Required action => Quote all entries in full, exactly.

Extracted records =>
:::::

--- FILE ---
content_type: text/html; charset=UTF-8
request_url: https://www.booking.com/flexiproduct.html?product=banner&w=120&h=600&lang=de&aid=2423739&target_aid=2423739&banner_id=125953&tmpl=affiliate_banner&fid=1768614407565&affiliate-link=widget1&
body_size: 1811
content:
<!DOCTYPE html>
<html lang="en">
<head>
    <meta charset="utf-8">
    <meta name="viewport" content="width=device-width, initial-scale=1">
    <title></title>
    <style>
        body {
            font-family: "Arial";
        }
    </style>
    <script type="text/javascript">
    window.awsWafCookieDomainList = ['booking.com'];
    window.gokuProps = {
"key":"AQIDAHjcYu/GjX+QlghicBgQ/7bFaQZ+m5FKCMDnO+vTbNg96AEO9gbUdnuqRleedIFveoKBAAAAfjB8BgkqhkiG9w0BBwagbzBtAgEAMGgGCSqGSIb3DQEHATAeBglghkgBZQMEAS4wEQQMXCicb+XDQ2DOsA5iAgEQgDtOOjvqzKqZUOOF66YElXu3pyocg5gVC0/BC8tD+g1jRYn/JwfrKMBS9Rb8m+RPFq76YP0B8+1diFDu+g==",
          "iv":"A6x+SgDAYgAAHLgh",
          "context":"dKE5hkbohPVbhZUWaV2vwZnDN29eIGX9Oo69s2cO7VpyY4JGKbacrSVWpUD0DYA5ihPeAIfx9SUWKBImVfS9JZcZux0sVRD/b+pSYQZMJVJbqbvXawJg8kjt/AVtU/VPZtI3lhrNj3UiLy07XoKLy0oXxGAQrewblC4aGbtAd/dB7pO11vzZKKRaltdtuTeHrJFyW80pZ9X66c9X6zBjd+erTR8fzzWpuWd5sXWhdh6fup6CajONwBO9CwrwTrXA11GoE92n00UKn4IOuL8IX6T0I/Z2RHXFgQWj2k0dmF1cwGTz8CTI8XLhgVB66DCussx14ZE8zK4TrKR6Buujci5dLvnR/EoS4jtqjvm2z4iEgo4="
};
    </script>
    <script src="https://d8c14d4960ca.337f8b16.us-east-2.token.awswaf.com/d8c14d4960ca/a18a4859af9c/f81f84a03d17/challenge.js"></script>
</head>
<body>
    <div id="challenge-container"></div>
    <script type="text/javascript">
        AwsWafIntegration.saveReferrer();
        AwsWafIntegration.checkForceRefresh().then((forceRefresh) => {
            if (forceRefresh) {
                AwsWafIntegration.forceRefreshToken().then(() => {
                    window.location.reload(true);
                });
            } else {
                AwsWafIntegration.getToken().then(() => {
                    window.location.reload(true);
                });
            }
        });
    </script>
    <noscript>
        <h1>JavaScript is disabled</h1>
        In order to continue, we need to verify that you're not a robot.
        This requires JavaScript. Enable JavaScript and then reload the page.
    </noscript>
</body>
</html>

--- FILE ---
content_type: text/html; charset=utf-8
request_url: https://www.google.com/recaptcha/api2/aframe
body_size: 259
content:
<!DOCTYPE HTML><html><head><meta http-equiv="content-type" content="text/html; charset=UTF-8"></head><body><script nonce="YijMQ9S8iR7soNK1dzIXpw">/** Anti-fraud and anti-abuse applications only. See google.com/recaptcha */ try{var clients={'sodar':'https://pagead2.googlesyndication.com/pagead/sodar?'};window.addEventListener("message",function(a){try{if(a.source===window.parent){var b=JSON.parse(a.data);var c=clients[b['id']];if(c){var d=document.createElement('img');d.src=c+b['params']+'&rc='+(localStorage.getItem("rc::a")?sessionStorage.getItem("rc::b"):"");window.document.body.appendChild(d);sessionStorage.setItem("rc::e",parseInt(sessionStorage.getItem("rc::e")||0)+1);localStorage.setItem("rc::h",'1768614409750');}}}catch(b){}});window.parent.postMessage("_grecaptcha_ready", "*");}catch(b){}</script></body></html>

:::::

Your response =>
--- FILE ---
content_type: text/html; charset=UTF-8
request_url: https://www.booking.com/flexiproduct.html?product=banner&w=120&h=600&lang=de&aid=2423739&target_aid=2423739&banner_id=125953&tmpl=affiliate_banner&fid=1768614407565&affiliate-link=widget1&
body_size: 1811
content:
<!DOCTYPE html>
<html lang="en">
<head>
    <meta charset="utf-8">
    <meta name="viewport" content="width=device-width, initial-scale=1">
    <title></title>
    <style>
        body {
            font-family: "Arial";
        }
    </style>
    <script type="text/javascript">
    window.awsWafCookieDomainList = ['booking.com'];
    window.gokuProps = {
"key":"AQIDAHjcYu/GjX+QlghicBgQ/7bFaQZ+m5FKCMDnO+vTbNg96AEO9gbUdnuqRleedIFveoKBAAAAfjB8BgkqhkiG9w0BBwagbzBtAgEAMGgGCSqGSIb3DQEHATAeBglghkgBZQMEAS4wEQQMXCicb+XDQ2DOsA5iAgEQgDtOOjvqzKqZUOOF66YElXu3pyocg5gVC0/BC8tD+g1jRYn/JwfrKMBS9Rb8m+RPFq76YP0B8+1diFDu+g==",
          "iv":"A6x+SgDAYgAAHLgh",
          "context":"dKE5hkbohPVbhZUWaV2vwZnDN29eIGX9Oo69s2cO7VpyY4JGKbacrSVWpUD0DYA5ihPeAIfx9SUWKBImVfS9JZcZux0sVRD/b+pSYQZMJVJbqbvXawJg8kjt/AVtU/VPZtI3lhrNj3UiLy07XoKLy0oXxGAQrewblC4aGbtAd/dB7pO11vzZKKRaltdtuTeHrJFyW80pZ9X66c9X6zBjd+erTR8fzzWpuWd5sXWhdh6fup6CajONwBO9CwrwTrXA11GoE92n00UKn4IOuL8IX6T0I/Z2RHXFgQWj2k0dmF1cwGTz8CTI8XLhgVB66DCussx14ZE8zK4TrKR6Buujci5dLvnR/EoS4jtqjvm2z4iEgo4="
};
    </script>
    <script src="https://d8c14d4960ca.337f8b16.us-east-2.token.awswaf.com/d8c14d4960ca/a18a4859af9c/f81f84a03d17/challenge.js"></script>
</head>
<body>
    <div id="challenge-container"></div>
    <script type="text/javascript">
        AwsWafIntegration.saveReferrer();
        AwsWafIntegration.checkForceRefresh().then((forceRefresh) => {
            if (forceRefresh) {
                AwsWafIntegration.forceRefreshToken().then(() => {
                    window.location.reload(true);
                });
            } else {
                AwsWafIntegration.getToken().then(() => {
                    window.location.reload(true);
                });
            }
        });
    </script>
    <noscript>
        <h1>JavaScript is disabled</h1>
        In order to continue, we need to verify that you're not a robot.
        This requires JavaScript. Enable JavaScript and then reload the page.
    </noscript>
</body>
</html>

--- FILE ---
content_type: text/html; charset=utf-8
request_url: https://www.google.com/recaptcha/api2/aframe
body_size: 259
content:
<!DOCTYPE HTML><html><head><meta http-equiv="content-type" content="text/html; charset=UTF-8"></head><body><script nonce="YijMQ9S8iR7soNK1dzIXpw">/** Anti-fraud and anti-abuse applications only. See google.com/recaptcha */ try{var clients={'sodar':'https://pagead2.googlesyndication.com/pagead/sodar?'};window.addEventListener("message",function(a){try{if(a.source===window.parent){var b=JSON.parse(a.data);var c=clients[b['id']];if(c){var d=document.createElement('img');d.src=c+b['params']+'&rc='+(localStorage.getItem("rc::a")?sessionStorage.getItem("rc::b"):"");window.document.body.appendChild(d);sessionStorage.setItem("rc::e",parseInt(sessionStorage.getItem("rc::e")||0)+1);localStorage.setItem("rc::h",'1768614409750');}}}catch(b){}});window.parent.postMessage("_grecaptcha_ready", "*");}catch(b){}</script></body></html>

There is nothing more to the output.